→ **課題の内容**
[a] 田助ハイヤ節の記事によると、「糸の会」の会長は誰ですか。
[b] 田助ハイヤ節の記事から、「地元住民に「田助ハイヤ節」を」に始まり「が継承やイベント出演を担う。」に終わる部分を、「演舞」を「踊り」に差し替えて書き直してください。

→ **対象の記事**
「田助ハイヤ節」継承へ 糸の会結成 イベント出演担う 長崎県平戸

地元住民に「田助ハイヤ節」を披露する「糸の会」メンバー=平戸市、田助ハイヤ節伝承館

 長崎県平戸市に伝わる民謡「田助ハイヤ節」を後世に残そうと活動する田助ハイヤ節保存会(岡山正人会長)は4日、同市大久保町の田助ハイヤ節伝承館で、中心メンバーによる「糸の会」(土肥テイ会長、約15人)の結成を報告し、地元の大久保、田助地区住民に演舞を披露した。
 糸の会は、同保存会の中で踊りと歌、伴奏を熱心に練習するメンバーで構成し、同保存会前会長でもある土肥さんの発案で組織化した。今後、糸の会が継承やイベント出演を担う。
 同日はまず、糸の会が太鼓や三味線の軽快なリズムと力強い歌声に合わせた踊りを披露し、盛んな拍手を浴びた。岡山保存会会長が「新型コロナウイルス感染状況が改善し『地元での披露を』と考えた。伝統を引き継ぐには地域の皆さんの協力が必要。参加したいと思ったら気軽に声をかけてほしい」とあいさつした。

→ **利用可能なデータ**

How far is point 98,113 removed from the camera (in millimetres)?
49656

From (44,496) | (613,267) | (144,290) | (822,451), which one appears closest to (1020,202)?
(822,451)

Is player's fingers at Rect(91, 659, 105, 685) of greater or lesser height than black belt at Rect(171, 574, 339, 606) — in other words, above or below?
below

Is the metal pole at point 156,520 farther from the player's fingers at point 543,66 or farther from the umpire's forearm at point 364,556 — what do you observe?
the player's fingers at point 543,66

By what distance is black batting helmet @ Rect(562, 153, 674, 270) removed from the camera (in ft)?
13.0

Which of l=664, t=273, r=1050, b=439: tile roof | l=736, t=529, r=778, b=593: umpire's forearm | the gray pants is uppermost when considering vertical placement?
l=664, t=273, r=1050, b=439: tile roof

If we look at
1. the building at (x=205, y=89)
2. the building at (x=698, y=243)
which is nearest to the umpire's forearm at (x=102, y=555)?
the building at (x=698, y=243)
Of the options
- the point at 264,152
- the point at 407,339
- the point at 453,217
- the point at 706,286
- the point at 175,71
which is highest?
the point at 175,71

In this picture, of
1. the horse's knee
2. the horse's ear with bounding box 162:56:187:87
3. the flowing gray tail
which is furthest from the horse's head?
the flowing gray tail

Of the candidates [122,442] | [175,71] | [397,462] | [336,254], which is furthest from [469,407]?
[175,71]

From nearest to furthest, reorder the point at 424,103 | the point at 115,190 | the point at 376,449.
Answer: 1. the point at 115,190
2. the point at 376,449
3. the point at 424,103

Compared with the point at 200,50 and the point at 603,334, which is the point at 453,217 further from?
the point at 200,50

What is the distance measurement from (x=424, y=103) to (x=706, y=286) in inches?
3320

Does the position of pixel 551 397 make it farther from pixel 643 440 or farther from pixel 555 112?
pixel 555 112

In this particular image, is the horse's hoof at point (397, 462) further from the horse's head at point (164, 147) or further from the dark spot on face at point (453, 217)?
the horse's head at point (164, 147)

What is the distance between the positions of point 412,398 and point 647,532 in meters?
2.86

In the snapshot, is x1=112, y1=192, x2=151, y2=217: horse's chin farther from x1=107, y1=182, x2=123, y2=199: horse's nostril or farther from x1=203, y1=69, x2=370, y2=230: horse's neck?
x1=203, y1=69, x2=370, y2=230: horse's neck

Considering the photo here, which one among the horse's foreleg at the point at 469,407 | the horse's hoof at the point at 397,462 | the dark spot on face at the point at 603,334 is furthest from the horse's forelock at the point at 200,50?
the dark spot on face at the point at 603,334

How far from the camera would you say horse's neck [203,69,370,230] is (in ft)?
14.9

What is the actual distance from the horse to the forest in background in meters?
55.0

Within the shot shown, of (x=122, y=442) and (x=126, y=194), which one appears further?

→ **解答一覧**
[a] 土肥テイさん

[b]
地元住民に「田助ハイヤ節」を披露する「糸の会」メンバー=平戸市、田助ハイヤ節伝承館

 長崎県平戸市に伝わる民謡「田助ハイヤ節」を後世に残そうと活動する田助ハイヤ節保存会(岡山正人会長)は4日、同市大久保町の田助ハイヤ節伝承館で、中心メンバーによる「糸の会」(土肥テイ会長、約15人)の結成を報告し、地元の大久保、田助地区住民に踊りを披露した。
 糸の会は、同保存会の中で踊りと歌、伴奏を熱心に練習するメンバーで構成し、同保存会前会長でもある土肥さんの発案で組織化した。今後、糸の会が継承やイベント出演を担う。